- [Work required]
What follows is a set of entries. Give them again exactly, without the pictures.

- [Dataset rows]
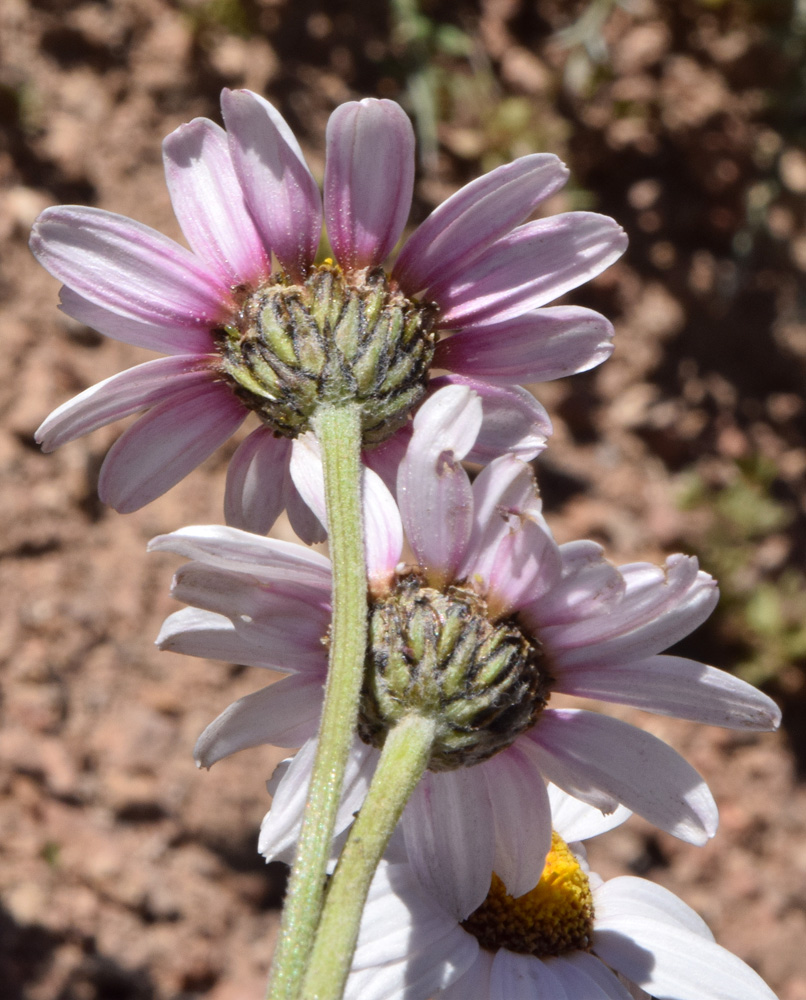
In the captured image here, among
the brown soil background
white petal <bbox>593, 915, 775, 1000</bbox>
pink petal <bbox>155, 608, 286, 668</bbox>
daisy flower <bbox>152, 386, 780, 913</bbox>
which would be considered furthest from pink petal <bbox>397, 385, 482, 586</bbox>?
the brown soil background

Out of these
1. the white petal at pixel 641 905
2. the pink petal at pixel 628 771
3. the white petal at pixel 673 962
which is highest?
the pink petal at pixel 628 771

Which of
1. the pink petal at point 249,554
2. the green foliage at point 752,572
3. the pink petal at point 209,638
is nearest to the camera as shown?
the pink petal at point 249,554

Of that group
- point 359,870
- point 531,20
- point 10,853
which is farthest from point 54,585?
point 531,20

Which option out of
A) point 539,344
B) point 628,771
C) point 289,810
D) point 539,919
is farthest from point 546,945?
point 539,344

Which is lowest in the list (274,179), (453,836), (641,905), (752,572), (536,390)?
(752,572)

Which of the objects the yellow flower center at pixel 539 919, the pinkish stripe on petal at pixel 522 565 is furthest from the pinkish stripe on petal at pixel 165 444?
the yellow flower center at pixel 539 919

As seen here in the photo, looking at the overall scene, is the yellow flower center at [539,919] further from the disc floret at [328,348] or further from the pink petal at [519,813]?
the disc floret at [328,348]

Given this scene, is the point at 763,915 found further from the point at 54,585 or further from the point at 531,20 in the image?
the point at 531,20

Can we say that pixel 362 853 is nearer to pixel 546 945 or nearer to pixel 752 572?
pixel 546 945
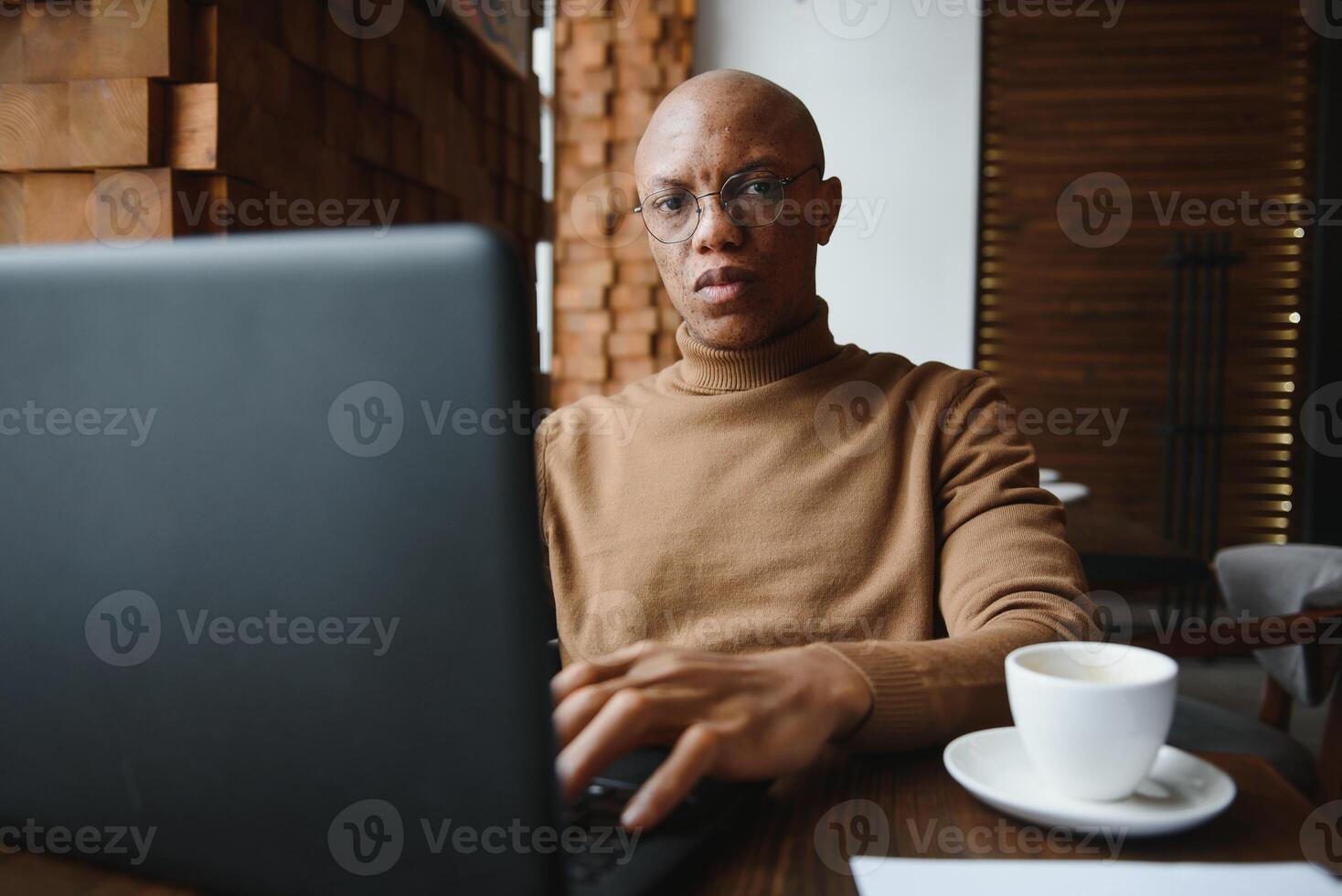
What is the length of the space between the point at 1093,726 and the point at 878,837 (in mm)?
147

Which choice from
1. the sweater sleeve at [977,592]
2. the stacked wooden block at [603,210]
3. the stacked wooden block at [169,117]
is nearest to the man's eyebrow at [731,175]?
the sweater sleeve at [977,592]

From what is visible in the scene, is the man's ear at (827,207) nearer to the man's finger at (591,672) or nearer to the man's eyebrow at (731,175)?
the man's eyebrow at (731,175)

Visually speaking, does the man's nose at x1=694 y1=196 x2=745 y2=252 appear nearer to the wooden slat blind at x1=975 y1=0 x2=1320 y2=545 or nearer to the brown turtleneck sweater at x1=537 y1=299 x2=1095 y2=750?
the brown turtleneck sweater at x1=537 y1=299 x2=1095 y2=750

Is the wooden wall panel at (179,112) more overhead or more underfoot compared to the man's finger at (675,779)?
more overhead

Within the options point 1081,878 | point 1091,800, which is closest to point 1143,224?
point 1091,800

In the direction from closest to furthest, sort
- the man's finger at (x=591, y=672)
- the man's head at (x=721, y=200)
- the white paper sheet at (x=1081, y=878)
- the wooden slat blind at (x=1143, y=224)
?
the white paper sheet at (x=1081, y=878) → the man's finger at (x=591, y=672) → the man's head at (x=721, y=200) → the wooden slat blind at (x=1143, y=224)

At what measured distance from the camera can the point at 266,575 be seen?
0.42 meters

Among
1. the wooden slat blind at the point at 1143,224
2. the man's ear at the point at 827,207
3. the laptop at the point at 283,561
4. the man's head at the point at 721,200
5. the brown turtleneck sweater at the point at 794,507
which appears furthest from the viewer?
the wooden slat blind at the point at 1143,224

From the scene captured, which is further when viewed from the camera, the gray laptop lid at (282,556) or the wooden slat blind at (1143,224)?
the wooden slat blind at (1143,224)

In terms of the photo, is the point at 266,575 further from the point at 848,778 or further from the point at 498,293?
the point at 848,778

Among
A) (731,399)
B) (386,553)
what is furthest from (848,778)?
(731,399)

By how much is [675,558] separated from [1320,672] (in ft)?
5.26

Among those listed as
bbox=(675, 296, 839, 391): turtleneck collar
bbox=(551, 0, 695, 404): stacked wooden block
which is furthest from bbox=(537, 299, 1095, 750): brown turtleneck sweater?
bbox=(551, 0, 695, 404): stacked wooden block

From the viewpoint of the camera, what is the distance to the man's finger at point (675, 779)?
0.56 meters
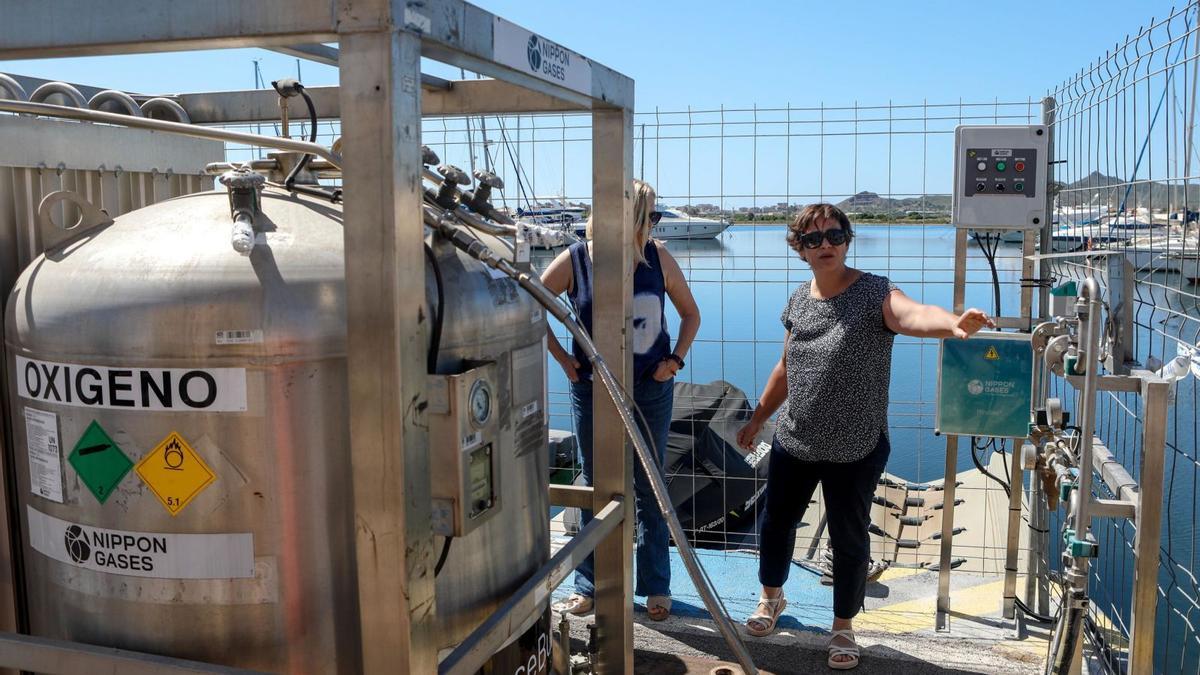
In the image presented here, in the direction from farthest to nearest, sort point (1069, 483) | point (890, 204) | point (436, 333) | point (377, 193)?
point (890, 204)
point (1069, 483)
point (436, 333)
point (377, 193)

- [The reply]
In the captured image here, among
the brown soil background
white petal <bbox>593, 915, 775, 1000</bbox>
pink petal <bbox>155, 608, 286, 668</bbox>
daisy flower <bbox>152, 386, 780, 913</bbox>
which would be considered furthest from pink petal <bbox>397, 385, 482, 586</bbox>?
the brown soil background

Out of these
1. the white petal at pixel 641 905
2. the pink petal at pixel 628 771
3. the white petal at pixel 673 962
which is highest?
the pink petal at pixel 628 771

Which of
1. the pink petal at point 249,554
2. the green foliage at point 752,572
3. the pink petal at point 209,638
is nearest to the camera as shown?
the pink petal at point 249,554

Of that group
- point 359,870
- point 531,20
- point 10,853
which is farthest from point 54,585?
point 531,20

Which option out of
A) point 539,344
B) point 628,771
C) point 289,810
D) point 539,919
is farthest from point 546,945?
point 539,344

Which is lowest in the list (274,179), (453,836), (641,905), (752,572), (536,390)?
(752,572)

Which of the objects the yellow flower center at pixel 539 919, the pinkish stripe on petal at pixel 522 565 is furthest from the pinkish stripe on petal at pixel 165 444?
the yellow flower center at pixel 539 919

As seen here in the photo, looking at the overall scene, is the yellow flower center at [539,919] further from the disc floret at [328,348] or further from the pink petal at [519,813]?
the disc floret at [328,348]

Given this scene, is the point at 763,915 found further from the point at 54,585 or further from the point at 531,20 in the image?
the point at 531,20

Can we say that pixel 362 853 is nearer to pixel 546 945 or nearer to pixel 752 572?
pixel 546 945
What is the length of the space between the point at 1093,726 and the point at 878,837 (in mm)?
147

Which choice from
1. the sweater sleeve at [977,592]
2. the stacked wooden block at [603,210]
3. the stacked wooden block at [169,117]
is nearest to the man's eyebrow at [731,175]?
the sweater sleeve at [977,592]

From what is visible in the scene, is the man's ear at (827,207) nearer to the man's finger at (591,672) or nearer to the man's eyebrow at (731,175)?
the man's eyebrow at (731,175)

Visually speaking, does the man's nose at x1=694 y1=196 x2=745 y2=252 appear nearer to the wooden slat blind at x1=975 y1=0 x2=1320 y2=545 or nearer to the brown turtleneck sweater at x1=537 y1=299 x2=1095 y2=750?
the brown turtleneck sweater at x1=537 y1=299 x2=1095 y2=750

Is the wooden wall panel at (179,112) more overhead or more underfoot compared to the man's finger at (675,779)?
more overhead

Within the options point 1081,878 | point 1091,800, which is closest to point 1143,224?
point 1091,800

In the direction from closest to furthest, sort
- the man's finger at (x=591, y=672)
- the man's head at (x=721, y=200)
- the white paper sheet at (x=1081, y=878)
- the wooden slat blind at (x=1143, y=224)
?
the white paper sheet at (x=1081, y=878) → the man's finger at (x=591, y=672) → the man's head at (x=721, y=200) → the wooden slat blind at (x=1143, y=224)

At what measured distance from the camera can the point at 266,575 be seen?
0.42 meters

Among
1. the wooden slat blind at the point at 1143,224
2. the man's ear at the point at 827,207
3. the laptop at the point at 283,561
4. the man's head at the point at 721,200
5. the brown turtleneck sweater at the point at 794,507
which appears furthest from the viewer?
the wooden slat blind at the point at 1143,224

From the scene captured, which is further when viewed from the camera, the gray laptop lid at (282,556) or the wooden slat blind at (1143,224)?
the wooden slat blind at (1143,224)

In terms of the photo, is the point at 266,575 further from the point at 848,778 or further from the point at 498,293?
the point at 848,778

Among
A) (731,399)
B) (386,553)
what is furthest from (848,778)?
(731,399)

By how much is [675,558] separated from [1320,672] (in ft)?
5.26

Among those listed as
bbox=(675, 296, 839, 391): turtleneck collar
bbox=(551, 0, 695, 404): stacked wooden block
which is furthest from bbox=(537, 299, 1095, 750): brown turtleneck sweater?
bbox=(551, 0, 695, 404): stacked wooden block

From the viewpoint of the camera, what is the distance to the man's finger at point (675, 779)?
0.56 meters
In the image presented here, in the direction from farthest to nearest, sort point (1069, 483) | point (890, 204) | point (436, 333) | point (377, 193)?
point (890, 204)
point (1069, 483)
point (436, 333)
point (377, 193)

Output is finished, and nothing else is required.